Is Merkel Finished?

After almost 13 years as Chancellor of Germany, Angela Merkel has finally lost credibility as leader. According to a poll by ZDF television, 56 per cent of Germans think Merkel should now step down from her long-held leadership role.

On 14th October, the sister party of Merkel’s CDU, the CSU, saw its worst results since 1950 as it lost its long-held majority in the Bavarian state election. Votes for the party fell by 10 percentage points since the last election. The CSU saw its previous supporters shift to the far-right Alternative for Germany (AfD) and to the far left party, the Greens. The centre-left is losing credibility fast, perhaps for good.
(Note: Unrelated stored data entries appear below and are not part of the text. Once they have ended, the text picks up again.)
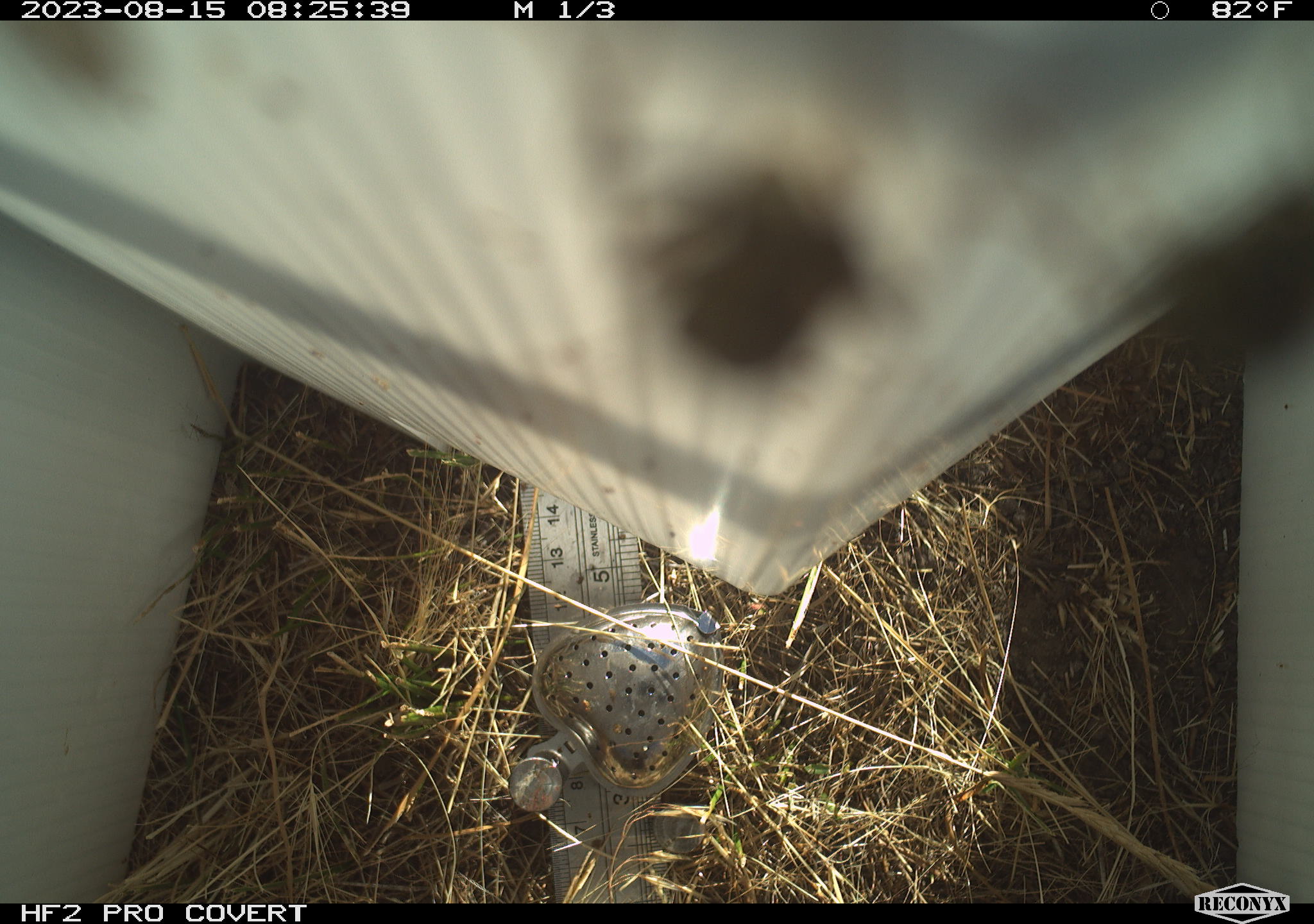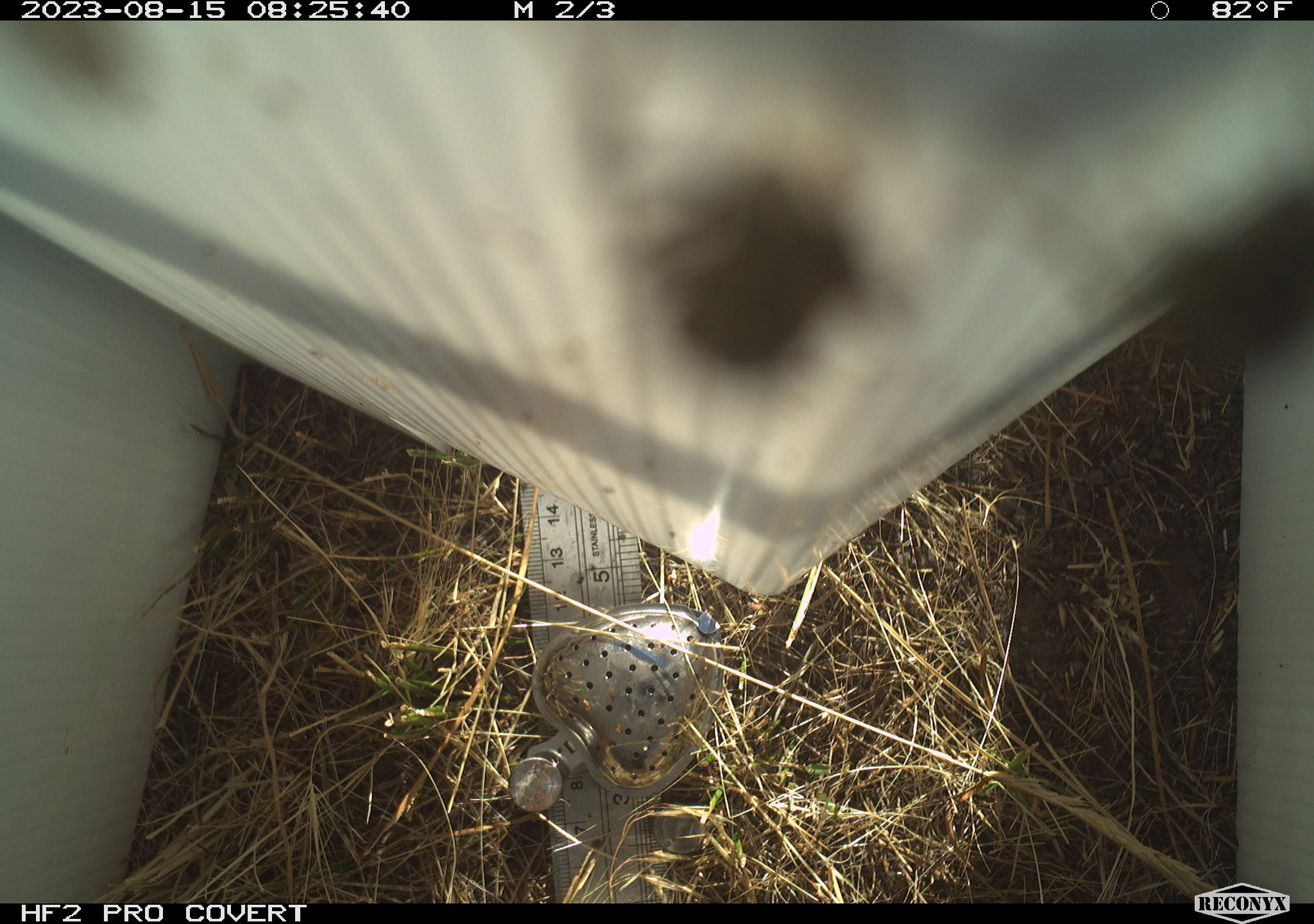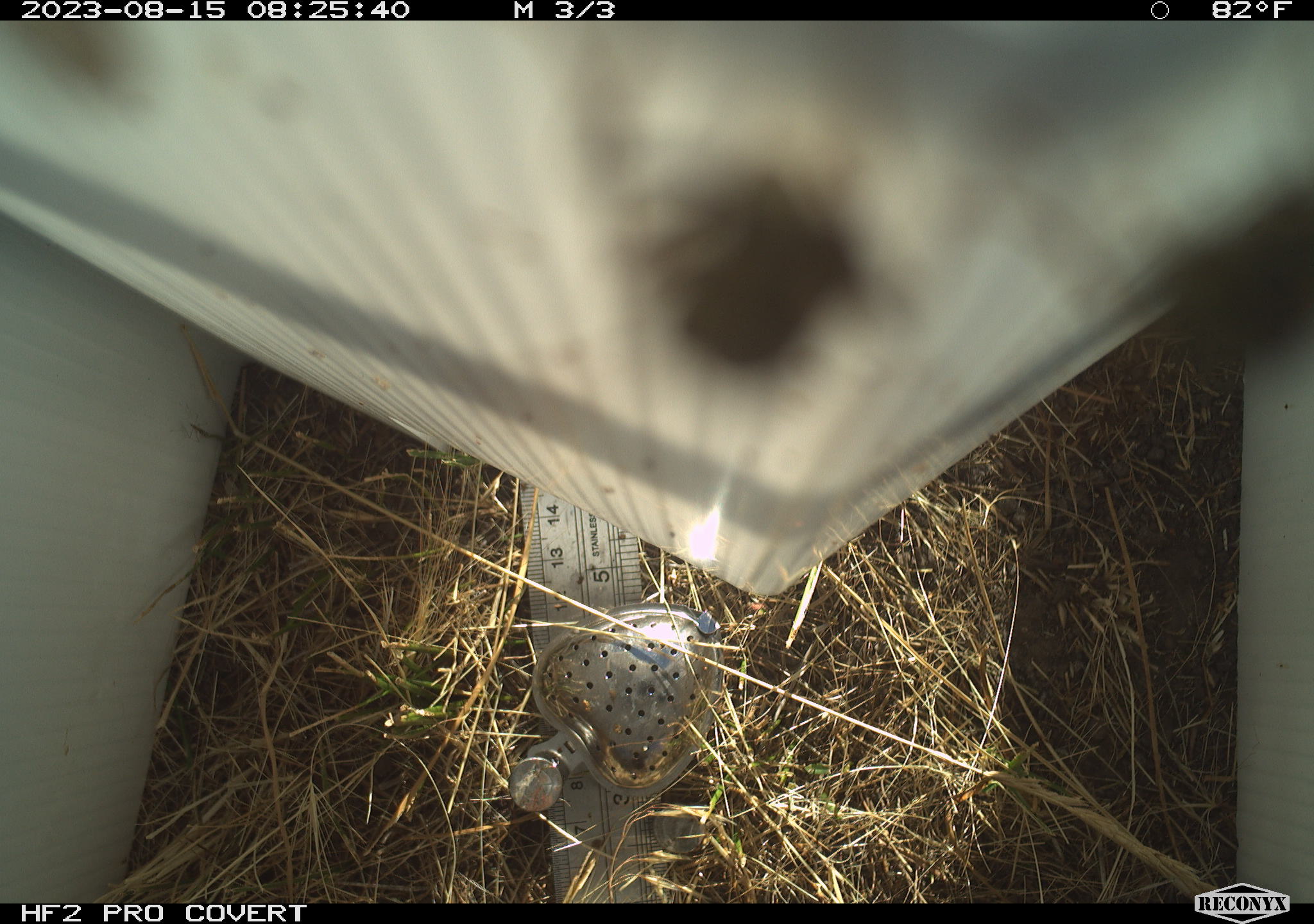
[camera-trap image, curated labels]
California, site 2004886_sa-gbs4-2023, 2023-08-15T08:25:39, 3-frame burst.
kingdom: Animalia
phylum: Arthropoda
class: Insecta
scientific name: Insecta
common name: insect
As Chancellor of Germany, Merkel should take responsibility and question her future role in party politics. Her policies on immigration dominated the state election as they were met with fierce opposition. Germany saw more than 1,000,000 asylum-seekers seek refuge within its states. Most of these immigrants reached Germany through Bavaria, which directly increased the popularity of the far-right AfD.

The CSU’s decision to take a more right-wing stance to win back these voters was another vital mistake. This endorsement of the far right is not only dangerous but clearly hasn’t worked. Not only did the AfD make clear gains at the Bavarian elections because of their anti-immigration stance, but voters were also sent in the opposite direction, to the Greens.

Voters who made huge efforts to support those seeking refuge also feel that the sudden right-wing stance of the CSU is a rejection of their efforts and have subsequently turned to the Greens. The Green Party more than doubled their votes to 17.5 per cent and successfully became the second strongest party in Bavaria. This political boost for the Greens is comforting as this once minor party overtook Merkel’s coalition partner, SPD, which received only 9.7 per cent of votes. Seeing voters split to each extreme is worrying.

The attention is now on Hesse, where the next state election will be held on 28th October. If Merkel’s party loses credibility to a similar scale again, the coalition will most likely fall and Merkel will not see the end of her fourth term as leader. In this situation, Merkel will not be able to deny that her position as Chancellor is in terminal turmoil. As a renowned political stronghold for the CDU, another loss for Merkel here would have to bring her leadership into question.

Even if Merkel survives until the CDU party conference in December, it’s unlikely she’ll be re-elected as Chancellor there, although this vote is usually just an unquestioned formality. Two CDU members have already said they will challenge Merkel for the leadership at the conference.

Angela Merkel has led the party for a long time with much success in the past. Although she is not solely responsible for the failures of her coalition in Bavaria, her mistakes do mean she must now hand over the political reigns to someone else.